Talking to Securities Investment Newspaper, Bui Quang Duy, GCPF’s Asia-Pacific investment expert, said TPBank was the second bank partner in Vietnam. The Fund highly appreciated the potential of the Vietnamese market, expressed by the fact that TPBank immediately signed a number of loans that exceeded the expected plan.
“Vietnam has many favourable factors in terms of macro economy, awareness of people and partners… GCPF determined that this was a big market for long-term development with increasing values”, Duy added.
Large capital from the handshakes between partners or banks for businesses are increasing. For example, Agribank and Vietnam Development Bank (VDB) signed a co-financing agreement for the Solar Power Plant TTC Phong Dien (Thua Thien Hue province) with the investor’s counterpart capital of 40 percent and loans from banks of 60 percent.
Agribank and Central Power Corporation (EVNCPC) signed a credit contract to invest in the construction of the Central Power Solar Project (in Cam An Bac commune, Cam Lam district, Khanh Hoa province). Total construction investment capital is 1.372 trillion dong. In particular, loans from Agribank accounte for 58.5 percent of the total pre-tax investment cost (equivalent to 735 billion dong); reciprocal capital of EVNCPC is over 521 billion dong, accounting for 41.5 percent.

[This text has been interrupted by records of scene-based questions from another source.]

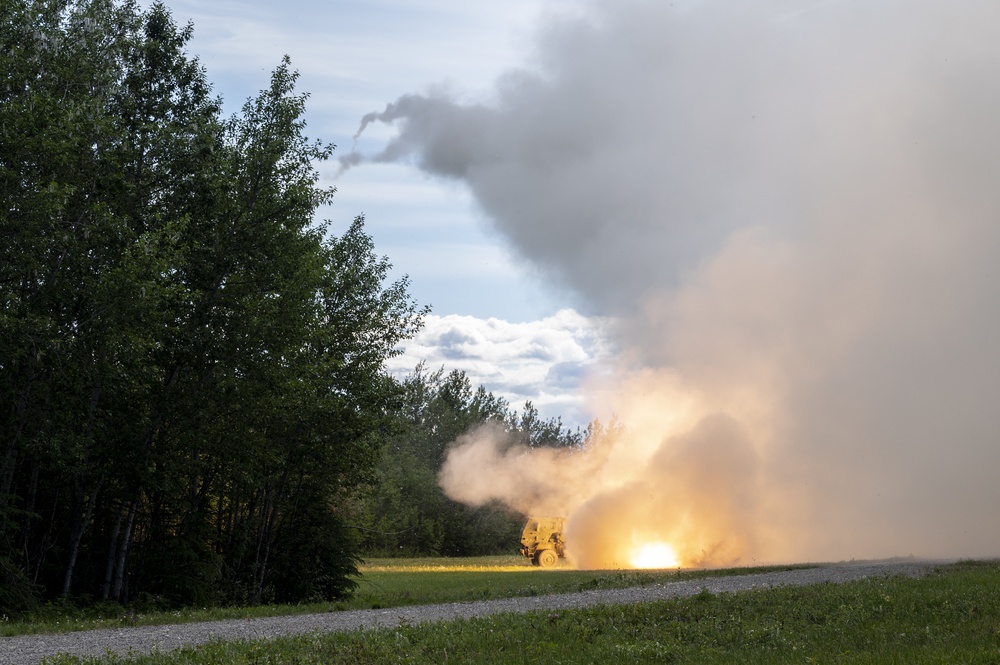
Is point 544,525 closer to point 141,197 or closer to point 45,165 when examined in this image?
point 141,197

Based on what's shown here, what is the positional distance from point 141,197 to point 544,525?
38482 mm

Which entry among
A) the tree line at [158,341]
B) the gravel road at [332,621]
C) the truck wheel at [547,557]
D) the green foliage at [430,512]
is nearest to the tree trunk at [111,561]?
the tree line at [158,341]

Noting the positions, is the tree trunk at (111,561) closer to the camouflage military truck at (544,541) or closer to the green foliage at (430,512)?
the camouflage military truck at (544,541)

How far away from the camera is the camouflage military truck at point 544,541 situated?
59.9 m

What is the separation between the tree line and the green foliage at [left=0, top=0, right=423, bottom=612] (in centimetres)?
7

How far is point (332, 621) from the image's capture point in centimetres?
2041

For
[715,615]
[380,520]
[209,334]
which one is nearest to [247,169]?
[209,334]

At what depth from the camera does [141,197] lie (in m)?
28.4

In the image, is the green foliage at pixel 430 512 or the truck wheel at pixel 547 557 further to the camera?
the green foliage at pixel 430 512

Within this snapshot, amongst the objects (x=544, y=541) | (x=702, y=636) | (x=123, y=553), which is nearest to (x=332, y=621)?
(x=702, y=636)

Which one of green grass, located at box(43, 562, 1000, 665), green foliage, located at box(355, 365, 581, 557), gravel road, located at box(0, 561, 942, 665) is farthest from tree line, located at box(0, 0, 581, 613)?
green foliage, located at box(355, 365, 581, 557)

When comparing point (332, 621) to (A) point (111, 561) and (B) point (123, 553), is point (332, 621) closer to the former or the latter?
(B) point (123, 553)

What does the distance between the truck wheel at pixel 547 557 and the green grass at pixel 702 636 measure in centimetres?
3942

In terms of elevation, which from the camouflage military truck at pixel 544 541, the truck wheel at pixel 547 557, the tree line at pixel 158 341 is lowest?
the truck wheel at pixel 547 557
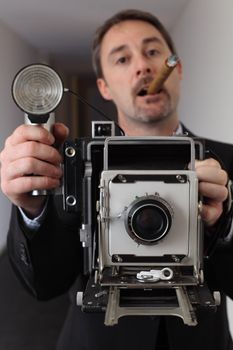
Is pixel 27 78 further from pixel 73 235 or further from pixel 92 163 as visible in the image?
pixel 73 235

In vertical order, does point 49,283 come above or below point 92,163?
below

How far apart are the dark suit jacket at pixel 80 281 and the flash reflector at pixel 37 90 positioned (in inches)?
5.8

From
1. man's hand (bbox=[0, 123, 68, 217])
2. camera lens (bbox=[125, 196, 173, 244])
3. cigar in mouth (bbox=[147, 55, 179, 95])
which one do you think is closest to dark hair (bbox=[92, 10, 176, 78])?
cigar in mouth (bbox=[147, 55, 179, 95])

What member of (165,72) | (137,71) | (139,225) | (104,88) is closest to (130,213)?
(139,225)

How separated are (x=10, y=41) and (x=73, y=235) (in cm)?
298

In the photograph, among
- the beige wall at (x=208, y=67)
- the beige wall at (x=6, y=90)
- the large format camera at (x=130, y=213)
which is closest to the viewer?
the large format camera at (x=130, y=213)

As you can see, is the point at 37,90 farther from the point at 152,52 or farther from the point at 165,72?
the point at 152,52

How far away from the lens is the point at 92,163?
58cm

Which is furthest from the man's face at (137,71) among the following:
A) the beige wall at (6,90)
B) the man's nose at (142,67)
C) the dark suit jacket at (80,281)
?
the beige wall at (6,90)

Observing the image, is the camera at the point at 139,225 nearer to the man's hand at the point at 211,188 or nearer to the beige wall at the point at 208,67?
the man's hand at the point at 211,188

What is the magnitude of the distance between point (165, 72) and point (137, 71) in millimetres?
229

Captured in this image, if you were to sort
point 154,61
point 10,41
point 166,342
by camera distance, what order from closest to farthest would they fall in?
point 166,342 → point 154,61 → point 10,41

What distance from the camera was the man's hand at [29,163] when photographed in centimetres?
59

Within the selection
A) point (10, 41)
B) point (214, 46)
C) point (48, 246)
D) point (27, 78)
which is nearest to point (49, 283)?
point (48, 246)
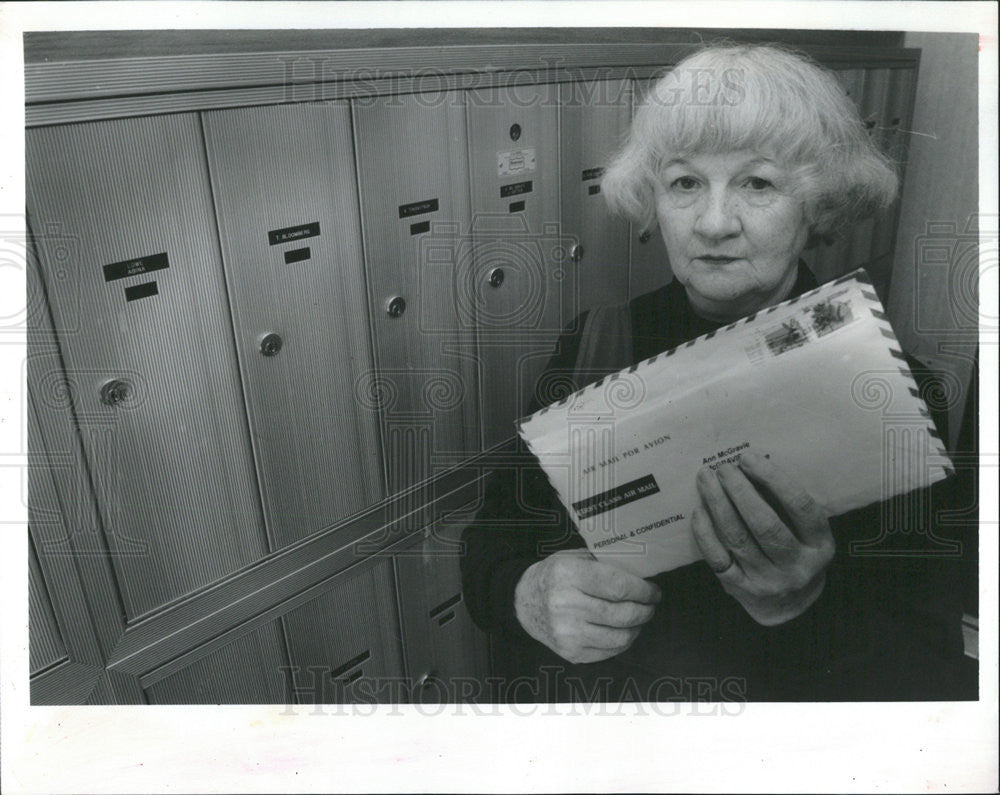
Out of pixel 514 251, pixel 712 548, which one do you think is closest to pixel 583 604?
pixel 712 548

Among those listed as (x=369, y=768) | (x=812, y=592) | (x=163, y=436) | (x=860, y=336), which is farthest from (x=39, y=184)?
(x=812, y=592)

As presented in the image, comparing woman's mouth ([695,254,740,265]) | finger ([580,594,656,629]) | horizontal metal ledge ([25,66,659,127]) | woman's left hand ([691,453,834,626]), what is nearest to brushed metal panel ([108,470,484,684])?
finger ([580,594,656,629])

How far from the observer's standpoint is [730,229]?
1.25 m

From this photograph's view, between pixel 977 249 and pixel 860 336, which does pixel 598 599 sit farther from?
pixel 977 249

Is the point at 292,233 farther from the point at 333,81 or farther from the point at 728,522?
the point at 728,522

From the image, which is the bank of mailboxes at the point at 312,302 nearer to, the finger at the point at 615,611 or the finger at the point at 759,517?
the finger at the point at 615,611

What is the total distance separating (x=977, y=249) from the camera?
136cm

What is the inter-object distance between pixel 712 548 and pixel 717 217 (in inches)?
20.2

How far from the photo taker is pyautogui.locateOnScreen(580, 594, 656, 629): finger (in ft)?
4.43

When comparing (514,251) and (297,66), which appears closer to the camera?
(297,66)

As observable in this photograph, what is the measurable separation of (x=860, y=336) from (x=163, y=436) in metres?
1.04

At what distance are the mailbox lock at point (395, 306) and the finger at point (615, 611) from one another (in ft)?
1.79

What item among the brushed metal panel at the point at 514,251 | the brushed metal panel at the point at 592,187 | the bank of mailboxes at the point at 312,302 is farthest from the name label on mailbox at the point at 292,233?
the brushed metal panel at the point at 592,187

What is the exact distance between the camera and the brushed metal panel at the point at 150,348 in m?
1.09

Sharing with reporters, Nguyen Hung, TPBank’s general director, said that lending to green projects was not only less risky than conventional credit loans, but also brought more benefits for the objectives of sustainable, long-term development and environmental protection. Of course, when lending, banks still had to choose loans and customers to ensure compliance with conditions and standards to meet green credit.
“Not only taking into account each business efficiency, banks now also comply with environmental and social factors aimed at sustainable development, the common interests of the community,” Hung emphasized.
Ha Thu Giang, deputy director of the Department of Credit for economic sectors said that the target of the banking industry by 2025 was 100 percent of banks would build internal regulations on environmental and social risk management in credit granting activities; 100 percent of banks assessed social and environmental risks in credit granting activities; applied environmental standards for projects funded by banks; combined environmental risk assessment as part of the bank’s credit risk assessment; at least 10-12 banks had specialised units or departments for environmental and social risk management; and 60 percent of banks had access to green capital and provide loans for green credit projects.
“Regarding the solution group, SBV encourages credit institutions to develop green banking development strategies independently or integrated into annual business development strategies and plans. It also gives support to banks to develop specific policies for sensitive environmental areas”, Giang added.